Decoding quantum reality - with Vlatko Vedral @ The Royal Institution (4-Mar-2025; 59:26)

https://youtu.be/70FhS6NAbuA

(I mostly watch while reading the running transcript these days - https://www.appblit.com/scribe?v=70FhS6NAbuA)

neom•7mo ago
As a side note, The Royal Institution is one of the best youtube channels around, cannot recommend it enough, they do a great job with their playlists: https://www.youtube.com/@TheRoyalInstitution/playlists - Also recommend World Science Festival: https://www.youtube.com/@WorldScienceFestival/playlists
ljosifov•7mo ago
excellent playlists - thanks!
neom•7mo ago
There was a long paper on HN recently that I've been stuck thinking about.
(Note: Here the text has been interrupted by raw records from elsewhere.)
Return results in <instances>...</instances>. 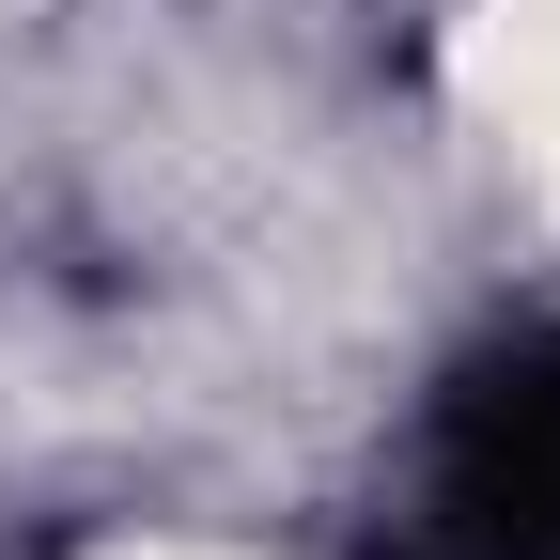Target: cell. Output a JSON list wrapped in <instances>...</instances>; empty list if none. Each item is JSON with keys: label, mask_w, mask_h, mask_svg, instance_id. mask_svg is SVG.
<instances>
[{"label": "cell", "mask_w": 560, "mask_h": 560, "mask_svg": "<svg viewBox=\"0 0 560 560\" xmlns=\"http://www.w3.org/2000/svg\"><path fill=\"white\" fill-rule=\"evenodd\" d=\"M405 560H560V327L467 359L420 436V545Z\"/></svg>", "instance_id": "1"}]
</instances>
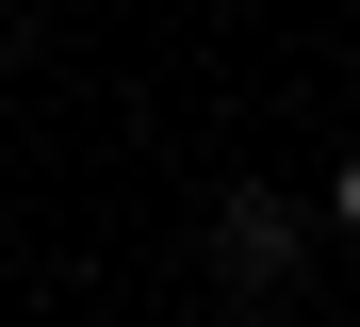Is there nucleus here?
<instances>
[{"instance_id": "f257e3e1", "label": "nucleus", "mask_w": 360, "mask_h": 327, "mask_svg": "<svg viewBox=\"0 0 360 327\" xmlns=\"http://www.w3.org/2000/svg\"><path fill=\"white\" fill-rule=\"evenodd\" d=\"M295 245H311V213H295V196H262V180H229L213 196V278H295Z\"/></svg>"}, {"instance_id": "f03ea898", "label": "nucleus", "mask_w": 360, "mask_h": 327, "mask_svg": "<svg viewBox=\"0 0 360 327\" xmlns=\"http://www.w3.org/2000/svg\"><path fill=\"white\" fill-rule=\"evenodd\" d=\"M328 229H360V164H344V180H328Z\"/></svg>"}]
</instances>
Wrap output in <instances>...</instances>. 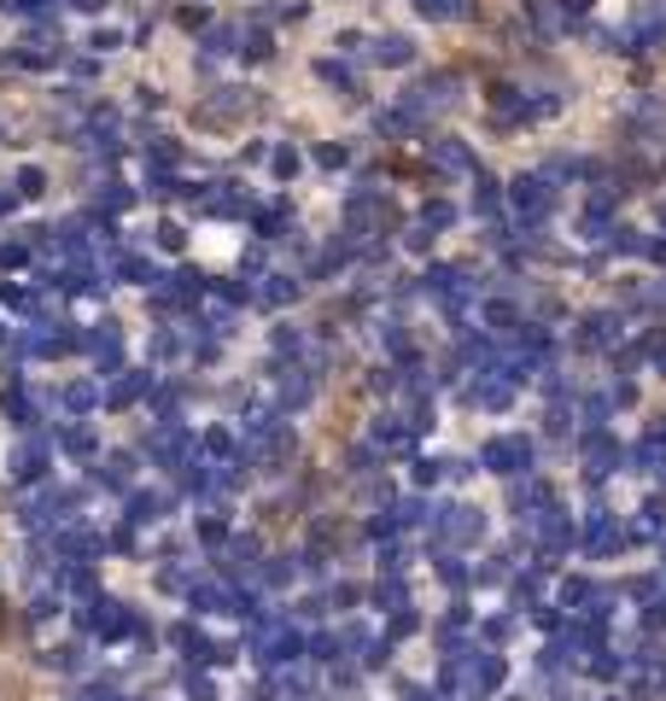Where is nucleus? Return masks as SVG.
<instances>
[{
  "instance_id": "nucleus-1",
  "label": "nucleus",
  "mask_w": 666,
  "mask_h": 701,
  "mask_svg": "<svg viewBox=\"0 0 666 701\" xmlns=\"http://www.w3.org/2000/svg\"><path fill=\"white\" fill-rule=\"evenodd\" d=\"M0 626H7V614H0Z\"/></svg>"
}]
</instances>
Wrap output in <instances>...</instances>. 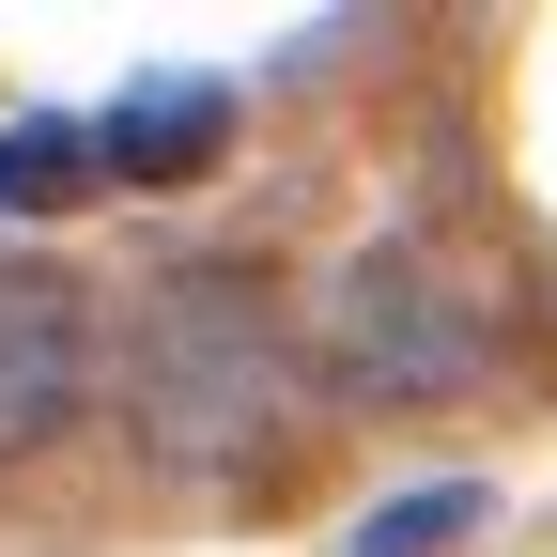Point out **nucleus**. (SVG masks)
<instances>
[{"label": "nucleus", "instance_id": "obj_2", "mask_svg": "<svg viewBox=\"0 0 557 557\" xmlns=\"http://www.w3.org/2000/svg\"><path fill=\"white\" fill-rule=\"evenodd\" d=\"M310 372L341 403H465L496 372V310L434 248H341L310 295Z\"/></svg>", "mask_w": 557, "mask_h": 557}, {"label": "nucleus", "instance_id": "obj_6", "mask_svg": "<svg viewBox=\"0 0 557 557\" xmlns=\"http://www.w3.org/2000/svg\"><path fill=\"white\" fill-rule=\"evenodd\" d=\"M480 511H496V496H480V480H418V496H387L372 527H357V557H449Z\"/></svg>", "mask_w": 557, "mask_h": 557}, {"label": "nucleus", "instance_id": "obj_5", "mask_svg": "<svg viewBox=\"0 0 557 557\" xmlns=\"http://www.w3.org/2000/svg\"><path fill=\"white\" fill-rule=\"evenodd\" d=\"M62 201H94V124L78 109H16L0 124V218H62Z\"/></svg>", "mask_w": 557, "mask_h": 557}, {"label": "nucleus", "instance_id": "obj_1", "mask_svg": "<svg viewBox=\"0 0 557 557\" xmlns=\"http://www.w3.org/2000/svg\"><path fill=\"white\" fill-rule=\"evenodd\" d=\"M124 418L171 480H248L295 418V325L248 263H156V295L124 310Z\"/></svg>", "mask_w": 557, "mask_h": 557}, {"label": "nucleus", "instance_id": "obj_4", "mask_svg": "<svg viewBox=\"0 0 557 557\" xmlns=\"http://www.w3.org/2000/svg\"><path fill=\"white\" fill-rule=\"evenodd\" d=\"M233 139V78H139L94 109V186H186Z\"/></svg>", "mask_w": 557, "mask_h": 557}, {"label": "nucleus", "instance_id": "obj_3", "mask_svg": "<svg viewBox=\"0 0 557 557\" xmlns=\"http://www.w3.org/2000/svg\"><path fill=\"white\" fill-rule=\"evenodd\" d=\"M94 403V310L62 263H0V465H32L78 434Z\"/></svg>", "mask_w": 557, "mask_h": 557}]
</instances>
https://news.ycombinator.com/item?id=43990843

Jaeger et al.’s ideas on consciousness is in which many “baked in” structures are emergent, and that living or "cognitive systems" similarly generate meaning from underlying complexity without being reducible to a straightforward set of rules. Macro level “givens” (geometry) can arise from deep nonclassical processes. “procedurally generated quantum reality” or something.

magicalhippo•7mo ago
I just watched a brief talk[1] over at Pirsa about the emergence of Lorentzian signature and time dimension from quantum fluctuations.

As I understood it, starting with a uniform 4D metric, and then introducing a certain amount of asymmetrical "noise" to the background field through particle coupling, one of the dimensions got an effective sign flip in the metric leading to spacetime metric signature we know and love.

Just a layman so can't comment on the details, but sounded interesting.